Session Purge Delay (Number of minutes to delay the purge timed-out session)
Go to Configuration > Servers and Sites > server > Session Purge Delay.
To tune the policy cache, see Tuning the Policy Cache.
The tuning of this property depends on the JVM heap size configured in the web container where OpenSSO Enterprise is deployed. The minimum required JVM heap size for OpenSSO Enterprise is 1024 MB, and the number of sessions supported for 1024 MB is approximately 7000. see the table below for various JVM heap sizes with the default configuration.
The default value is set to 10000, This is suitable for most deployments. The SDK cache value can be increased to equal to the maximum number of sessions as long as you don't encounter frequent full GCs. Increasing this value results in slightly better performance, but will reduce the maximum number of sessions.
The Notification Queue size should be less than or equal to 30% of the Max Sessions, up to a maximum value of 30,000.
The following table lists the maximum number of sessions supported for various JVM heap sizes with the default tuning.
Table 3–2 Maximum Number of Sessions Supported for Various JVM Heap Sizes
JVM Heap Size |
Max # of session supported |
---|---|
3136 MB |
200,000 |
2560 MB |
145,000 |
1536 MB |
45,000 |
1024 MB |
7,000 |
These settings may not be suitable for certain deployments. When the number of user attributes retrieved is large, the SDK cache size will increase. Similarly, if the Extra Session properties are set, the Session size will increase.
In these cases, use one of the following options to solve the memory related issues:
Reduce the Max Sessions limit and make sure you follow the above rules. If you reduce the Max Sessions you may need to add additional instances to support additional sessions. If you do not want to add additional instances you can use the 64-bit JRE.

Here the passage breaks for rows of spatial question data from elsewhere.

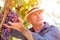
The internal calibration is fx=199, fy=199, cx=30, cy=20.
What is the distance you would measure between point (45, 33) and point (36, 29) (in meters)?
0.06

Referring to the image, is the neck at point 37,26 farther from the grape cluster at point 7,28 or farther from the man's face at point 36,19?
the grape cluster at point 7,28

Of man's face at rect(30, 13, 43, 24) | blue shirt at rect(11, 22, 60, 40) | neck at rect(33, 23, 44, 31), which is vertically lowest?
blue shirt at rect(11, 22, 60, 40)

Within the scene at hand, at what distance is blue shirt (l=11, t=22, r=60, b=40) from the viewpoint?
44.0 inches

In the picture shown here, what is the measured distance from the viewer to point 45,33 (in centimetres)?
113

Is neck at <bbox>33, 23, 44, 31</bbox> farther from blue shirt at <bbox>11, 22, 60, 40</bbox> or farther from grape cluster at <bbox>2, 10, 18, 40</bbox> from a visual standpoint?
grape cluster at <bbox>2, 10, 18, 40</bbox>

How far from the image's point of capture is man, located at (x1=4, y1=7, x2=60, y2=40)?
1120 millimetres

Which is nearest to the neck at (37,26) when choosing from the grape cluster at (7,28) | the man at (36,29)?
the man at (36,29)

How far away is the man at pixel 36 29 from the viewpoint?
3.67 feet

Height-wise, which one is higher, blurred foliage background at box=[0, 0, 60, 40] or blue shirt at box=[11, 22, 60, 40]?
blurred foliage background at box=[0, 0, 60, 40]

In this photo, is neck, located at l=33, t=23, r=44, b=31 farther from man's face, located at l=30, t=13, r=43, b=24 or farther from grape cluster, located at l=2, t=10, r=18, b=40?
grape cluster, located at l=2, t=10, r=18, b=40

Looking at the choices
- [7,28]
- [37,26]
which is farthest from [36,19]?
[7,28]

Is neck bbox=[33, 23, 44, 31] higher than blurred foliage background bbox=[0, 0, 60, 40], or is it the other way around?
blurred foliage background bbox=[0, 0, 60, 40]

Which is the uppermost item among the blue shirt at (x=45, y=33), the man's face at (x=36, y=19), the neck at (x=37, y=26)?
the man's face at (x=36, y=19)

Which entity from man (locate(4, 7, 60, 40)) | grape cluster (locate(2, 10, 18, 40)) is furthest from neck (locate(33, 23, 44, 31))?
grape cluster (locate(2, 10, 18, 40))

Reduce the SDK cache size. If you reduce the SDK cache size, your performance will go down. For better performance it is always better to set the SDK cache size equal to Max Sessions, and add additional instances to support more sessions.
Set the value of com.iplanet.am.notification.threadpool.size based on number of CPUs and based on the purgedelay value. See To Tune the Purge Delay Settings for related information.

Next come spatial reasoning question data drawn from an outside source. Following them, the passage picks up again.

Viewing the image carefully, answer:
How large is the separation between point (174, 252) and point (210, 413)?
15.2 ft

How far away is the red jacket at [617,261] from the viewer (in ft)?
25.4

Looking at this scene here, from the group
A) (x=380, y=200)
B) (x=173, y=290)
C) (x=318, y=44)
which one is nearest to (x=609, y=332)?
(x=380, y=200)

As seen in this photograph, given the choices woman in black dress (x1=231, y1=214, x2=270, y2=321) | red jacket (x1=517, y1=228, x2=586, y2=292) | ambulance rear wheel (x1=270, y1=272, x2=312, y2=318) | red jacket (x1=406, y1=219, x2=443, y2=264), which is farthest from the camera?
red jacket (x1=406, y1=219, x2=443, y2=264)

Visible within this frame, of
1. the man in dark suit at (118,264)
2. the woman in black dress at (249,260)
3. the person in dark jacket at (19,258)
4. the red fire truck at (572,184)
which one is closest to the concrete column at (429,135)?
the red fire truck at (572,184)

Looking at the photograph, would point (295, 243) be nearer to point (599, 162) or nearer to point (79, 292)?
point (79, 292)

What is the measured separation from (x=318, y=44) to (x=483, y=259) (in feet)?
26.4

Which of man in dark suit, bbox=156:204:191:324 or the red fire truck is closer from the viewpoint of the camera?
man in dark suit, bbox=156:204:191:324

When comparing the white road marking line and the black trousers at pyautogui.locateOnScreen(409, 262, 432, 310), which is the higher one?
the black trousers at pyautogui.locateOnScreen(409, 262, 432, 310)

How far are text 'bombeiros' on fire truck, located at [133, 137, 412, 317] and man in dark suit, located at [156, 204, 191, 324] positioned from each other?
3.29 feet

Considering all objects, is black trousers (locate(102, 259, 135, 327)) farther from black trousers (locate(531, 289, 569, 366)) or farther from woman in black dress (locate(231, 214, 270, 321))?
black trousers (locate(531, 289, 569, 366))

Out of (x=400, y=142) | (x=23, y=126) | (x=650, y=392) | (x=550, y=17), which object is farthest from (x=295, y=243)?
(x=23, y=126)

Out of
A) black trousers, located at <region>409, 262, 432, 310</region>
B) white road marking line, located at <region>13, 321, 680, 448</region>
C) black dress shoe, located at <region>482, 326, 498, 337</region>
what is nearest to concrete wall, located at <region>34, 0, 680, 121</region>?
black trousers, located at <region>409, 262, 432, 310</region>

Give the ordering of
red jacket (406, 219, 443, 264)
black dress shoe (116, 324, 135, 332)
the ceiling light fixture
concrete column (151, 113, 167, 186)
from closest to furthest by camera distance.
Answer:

If purgedelay is set to 0, the threadpool should be set using the following formula: (number of CPUs) x 3 = threadpool size. For example, for a machine with 8 CPUs, the threadpool size is 24. For CMT T1, T2, and T2 plus machines, use the formula: (number of cores) x 3 = threadpool size. The amtune tool sets this value based on the above rules, when purgedelay is set to 0, which is the default setting.
If the purgedelay value is set to greater than 0, then the threadpool should be set using the following formula: (number of CPUs) x 4 = threadpool size . For CMT T1, T2, and T2 plus machines, use the formula: (number of cores) x 4 = threadpool size. The notification threadpool size should be set manually by a multiple of 4 times the number of CPUs or cores. With this setting, if you still see problems such as frequent "Cannot send notification" or "Notification task queue full" errors in the amSession debug file, this indicates that the SessionNotificationqueue is full. The problem could be related to the Policy Agent or SDK client which is receiving notifications. The Policy Agent or SDK client is not able to process notifications properly. Consider disabling notification mode on the Policy Agent.
The purgedelay property is used to keep the session in memory in a timed-out state after the session has timed out. If the value is set to 0, then the session is removed from memory immediately. If the value is greater than zero, then the session is maintained in the memory until the purgedelay time elapses.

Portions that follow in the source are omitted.